Report: 80 homeless people died on Portland streets in 2016

By GILLIAN FLACCUS, Associated Press
Published: December 14, 2017, 11:02am

PORTLAND — Eighty homeless people died on the streets in the Portland metropolitan area last year, adding to a tally of more than 350 people who have perished while homeless in the past six years, local authorities said Thursday.

The number marks a 70 percent increase in homeless deaths in Multnomah County, home to Portland, since officials first began tracking them in 2011 and is in line with similar large jumps in homeless deaths in other large West Coast cities where the homelessness has surged.

Portland uses the annual report as a barometer to track its progress addressing a crisis that has also overwhelmed cities from Seattle to San Diego.

In Seattle, a similar count found 91 homeless people died in 2016 and 115 perished in San Diego. In Sacramento County, that number was 71 people and in Santa Clara County, 132 homeless people died in 2016 — a 164 percent increase since 2011, according to data from county medical examiners in those counties.

Local Angle

The Clark County Medical Examiner’s Office does not track the number of deaths among homeless people. Homeless service provider Share estimates that 12 homeless people died in the county last year.

“These neighbors are literally dying right in front of us,” Deborah Kafoury, chairwoman of the Multnomah County Board of Commissioners, said. “This is unacceptable. This is not normal.”

Numbers released earlier this month by the U.S. Department of Housing and Development found the overall homeless population in California, Oregon and Washington grew by 14 percent over the past two years.
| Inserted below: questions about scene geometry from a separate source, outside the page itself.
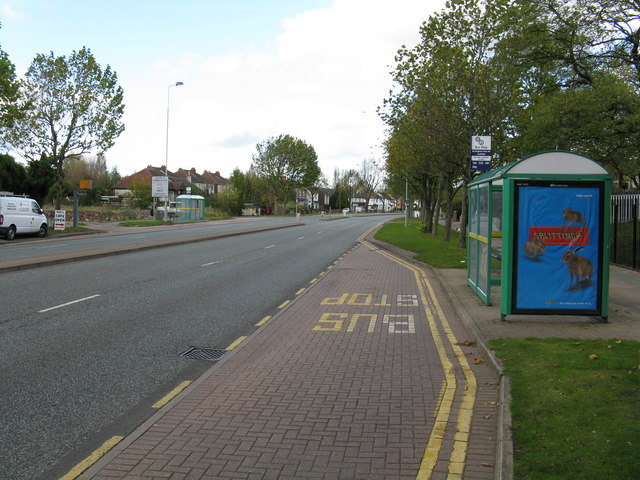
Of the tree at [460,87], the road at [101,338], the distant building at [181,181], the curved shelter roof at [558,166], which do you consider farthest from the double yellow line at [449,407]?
the distant building at [181,181]

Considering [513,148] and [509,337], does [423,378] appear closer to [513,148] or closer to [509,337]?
[509,337]

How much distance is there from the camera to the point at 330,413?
4785 millimetres

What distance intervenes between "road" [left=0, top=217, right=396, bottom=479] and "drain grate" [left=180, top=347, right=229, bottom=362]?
135mm

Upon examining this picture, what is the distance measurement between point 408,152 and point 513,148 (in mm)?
6660

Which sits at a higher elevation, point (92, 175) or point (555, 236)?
point (92, 175)

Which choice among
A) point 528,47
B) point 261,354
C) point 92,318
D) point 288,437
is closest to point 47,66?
point 528,47

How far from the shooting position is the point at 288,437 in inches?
168

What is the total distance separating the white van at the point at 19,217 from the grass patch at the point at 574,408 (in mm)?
26667

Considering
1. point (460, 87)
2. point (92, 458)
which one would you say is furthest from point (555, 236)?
point (460, 87)

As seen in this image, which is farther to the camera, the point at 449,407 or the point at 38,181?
the point at 38,181

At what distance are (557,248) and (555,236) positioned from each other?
0.59 ft

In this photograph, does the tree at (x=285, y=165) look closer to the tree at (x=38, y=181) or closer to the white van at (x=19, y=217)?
the tree at (x=38, y=181)

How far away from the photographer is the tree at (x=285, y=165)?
316 ft

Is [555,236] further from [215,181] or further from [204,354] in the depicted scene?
[215,181]
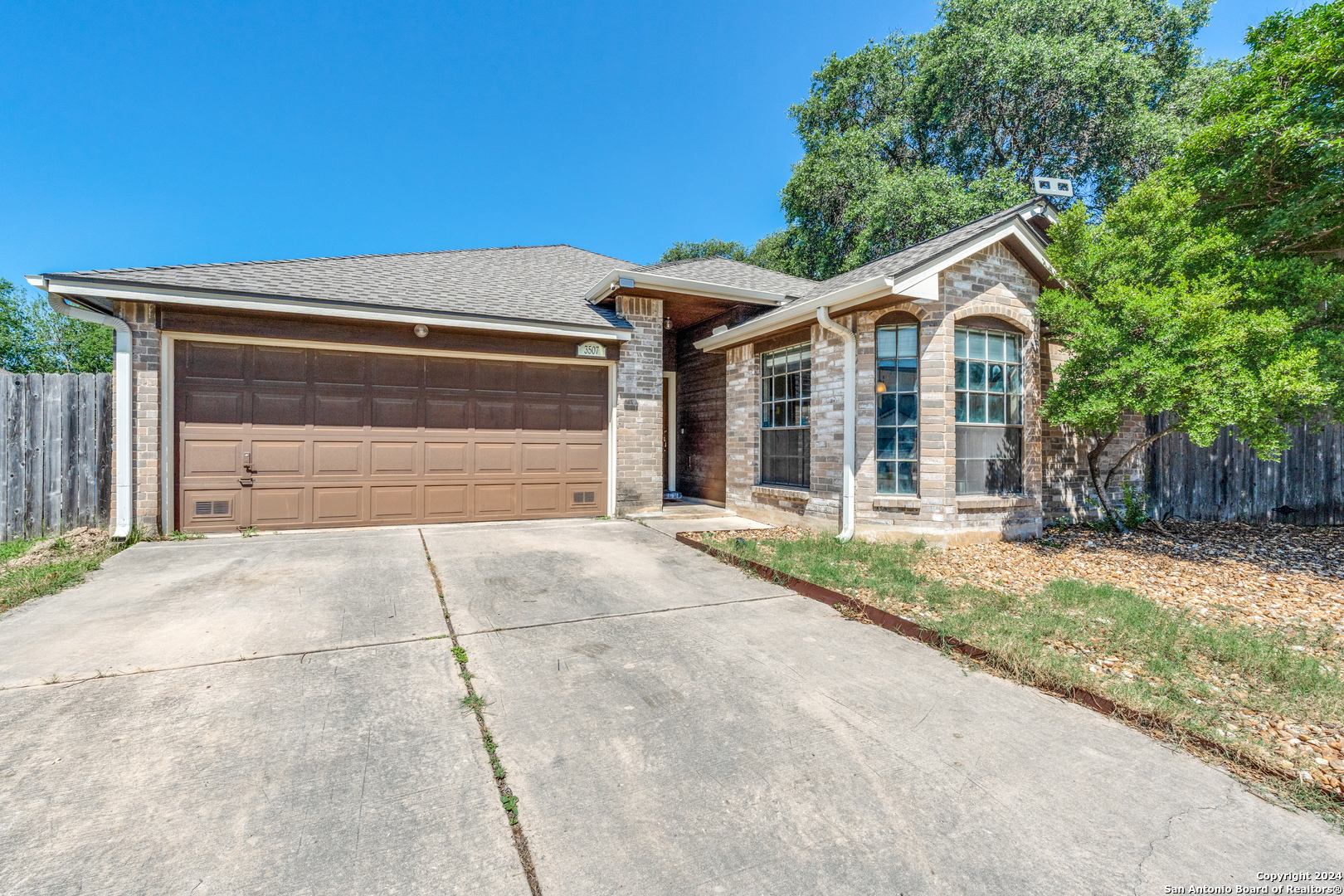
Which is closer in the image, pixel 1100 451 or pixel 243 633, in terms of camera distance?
pixel 243 633

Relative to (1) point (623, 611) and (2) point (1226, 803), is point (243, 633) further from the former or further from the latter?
(2) point (1226, 803)

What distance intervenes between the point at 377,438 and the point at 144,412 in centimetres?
239

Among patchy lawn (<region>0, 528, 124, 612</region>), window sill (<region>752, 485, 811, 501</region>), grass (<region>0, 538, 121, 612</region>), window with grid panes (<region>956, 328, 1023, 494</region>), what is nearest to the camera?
grass (<region>0, 538, 121, 612</region>)

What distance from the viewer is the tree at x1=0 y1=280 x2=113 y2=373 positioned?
22281 mm

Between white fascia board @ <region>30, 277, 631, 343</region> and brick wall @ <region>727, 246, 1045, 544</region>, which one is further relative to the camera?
brick wall @ <region>727, 246, 1045, 544</region>

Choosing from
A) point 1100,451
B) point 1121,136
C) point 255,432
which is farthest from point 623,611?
point 1121,136

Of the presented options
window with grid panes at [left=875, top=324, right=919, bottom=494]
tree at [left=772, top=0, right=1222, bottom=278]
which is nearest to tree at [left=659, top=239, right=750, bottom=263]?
tree at [left=772, top=0, right=1222, bottom=278]

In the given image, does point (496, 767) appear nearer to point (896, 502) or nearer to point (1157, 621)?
point (1157, 621)

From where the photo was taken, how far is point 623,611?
13.8 ft

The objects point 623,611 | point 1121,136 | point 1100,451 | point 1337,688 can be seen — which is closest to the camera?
point 1337,688

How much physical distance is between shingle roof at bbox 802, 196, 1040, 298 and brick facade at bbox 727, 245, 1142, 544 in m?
0.32

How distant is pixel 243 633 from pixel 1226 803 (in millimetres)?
5183

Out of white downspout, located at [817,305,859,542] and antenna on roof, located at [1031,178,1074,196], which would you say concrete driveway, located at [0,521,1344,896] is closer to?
white downspout, located at [817,305,859,542]

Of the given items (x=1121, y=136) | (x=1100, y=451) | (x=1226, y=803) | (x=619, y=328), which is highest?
(x=1121, y=136)
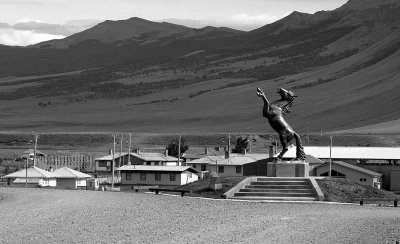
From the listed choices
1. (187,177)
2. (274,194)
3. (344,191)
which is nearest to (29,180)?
(187,177)

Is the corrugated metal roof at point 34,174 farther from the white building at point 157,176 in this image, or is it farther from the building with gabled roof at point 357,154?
the building with gabled roof at point 357,154

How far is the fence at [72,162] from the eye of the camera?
12103 cm

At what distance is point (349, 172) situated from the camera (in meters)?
79.9

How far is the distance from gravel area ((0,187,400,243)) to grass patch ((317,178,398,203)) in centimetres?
285

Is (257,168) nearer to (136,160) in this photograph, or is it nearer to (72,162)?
(136,160)

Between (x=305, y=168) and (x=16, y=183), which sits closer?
(x=305, y=168)

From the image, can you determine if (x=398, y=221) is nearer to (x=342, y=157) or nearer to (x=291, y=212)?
(x=291, y=212)

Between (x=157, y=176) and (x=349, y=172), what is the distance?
1757cm

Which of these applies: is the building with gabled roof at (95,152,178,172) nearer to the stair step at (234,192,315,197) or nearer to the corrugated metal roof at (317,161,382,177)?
the corrugated metal roof at (317,161,382,177)

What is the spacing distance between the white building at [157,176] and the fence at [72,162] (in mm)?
25952

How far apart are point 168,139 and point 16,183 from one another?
9725 cm

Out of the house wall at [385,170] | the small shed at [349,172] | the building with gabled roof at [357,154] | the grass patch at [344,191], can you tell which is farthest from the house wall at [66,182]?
the grass patch at [344,191]

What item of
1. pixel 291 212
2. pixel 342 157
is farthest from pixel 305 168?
pixel 342 157

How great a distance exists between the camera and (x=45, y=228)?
40.9m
The part of that population considered unsheltered — living in vehicles, tents or on the streets — climbed 23 percent to 108,000, in part due a shortage of affordable housing.

The report notes that, for the first time, volunteers in Portland conducting the homeless count found more people sleeping in shelters than outside, but more people said they were homeless and for a longer period of time.

The new details on homeless mortality add to that bleak picture.

Thirty-two of the victims died in public spaces. Overall, they ranged in age from 20 to 78, the report said. Nearly 80 percent were men.

To the north, about 32 percent of likely homeless deaths investigated by the medical examiner’s office in King County — the home of Seattle — were attributed to drugs or poison.

This year’s Portland tally is also almost certainly an undercount because it only includes homeless people who died outside — not in hospice or in hospitals, Kafoury said.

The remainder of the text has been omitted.